### Yapılacak iş
Lütfen "Within this visual" geçen satırdan aşağıdaki satırların sonuna kadar uzanan kısmı, iki uçtaki satırlar da dahil olmak üzere, hiç değiştirmeden geri verin.

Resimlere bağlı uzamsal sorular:

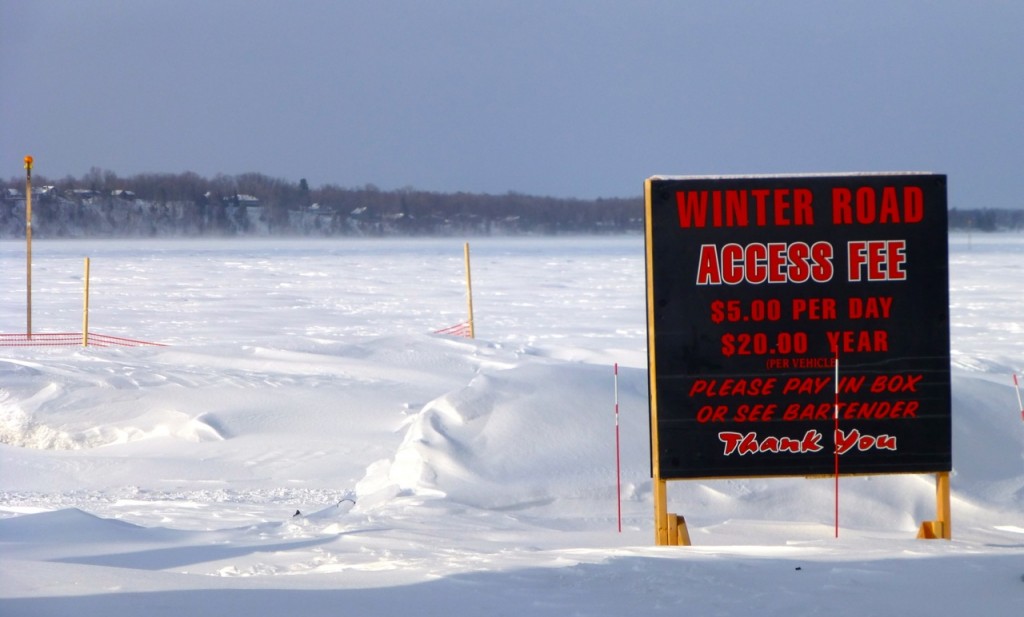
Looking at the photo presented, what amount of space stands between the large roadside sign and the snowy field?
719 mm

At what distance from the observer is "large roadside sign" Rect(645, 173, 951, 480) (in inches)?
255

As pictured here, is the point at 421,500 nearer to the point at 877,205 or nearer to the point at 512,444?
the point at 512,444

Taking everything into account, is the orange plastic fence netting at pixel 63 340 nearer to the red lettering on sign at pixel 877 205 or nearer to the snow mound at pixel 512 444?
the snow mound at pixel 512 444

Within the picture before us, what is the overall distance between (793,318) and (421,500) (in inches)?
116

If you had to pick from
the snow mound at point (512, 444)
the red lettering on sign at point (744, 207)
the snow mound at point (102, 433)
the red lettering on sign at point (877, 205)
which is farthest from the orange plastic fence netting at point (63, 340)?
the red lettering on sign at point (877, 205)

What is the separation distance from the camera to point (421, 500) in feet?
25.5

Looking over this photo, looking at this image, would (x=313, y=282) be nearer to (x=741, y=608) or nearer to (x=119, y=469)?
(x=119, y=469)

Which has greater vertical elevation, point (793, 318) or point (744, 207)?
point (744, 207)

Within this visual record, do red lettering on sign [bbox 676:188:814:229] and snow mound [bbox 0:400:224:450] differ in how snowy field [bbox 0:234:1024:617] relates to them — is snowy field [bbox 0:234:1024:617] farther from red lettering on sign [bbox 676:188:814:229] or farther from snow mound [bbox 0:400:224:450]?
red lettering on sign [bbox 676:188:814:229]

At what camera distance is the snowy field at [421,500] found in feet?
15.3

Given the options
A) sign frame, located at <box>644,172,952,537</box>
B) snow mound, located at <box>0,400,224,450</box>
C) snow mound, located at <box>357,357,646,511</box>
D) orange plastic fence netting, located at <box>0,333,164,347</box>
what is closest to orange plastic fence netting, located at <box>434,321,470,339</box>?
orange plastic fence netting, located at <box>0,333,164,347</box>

### Alıştırmanın cevabı
Within this visual record, do red lettering on sign [bbox 676:188:814:229] and snow mound [bbox 0:400:224:450] differ in how snowy field [bbox 0:234:1024:617] relates to them — is snowy field [bbox 0:234:1024:617] farther from red lettering on sign [bbox 676:188:814:229] or farther from snow mound [bbox 0:400:224:450]?
red lettering on sign [bbox 676:188:814:229]

At what camera distance is the snowy field at [421,500] found in feet?
15.3

Given the options
A) sign frame, located at <box>644,172,952,537</box>
B) snow mound, located at <box>0,400,224,450</box>
C) snow mound, located at <box>357,357,646,511</box>
D) orange plastic fence netting, located at <box>0,333,164,347</box>
what is closest to orange plastic fence netting, located at <box>434,321,470,339</box>?
orange plastic fence netting, located at <box>0,333,164,347</box>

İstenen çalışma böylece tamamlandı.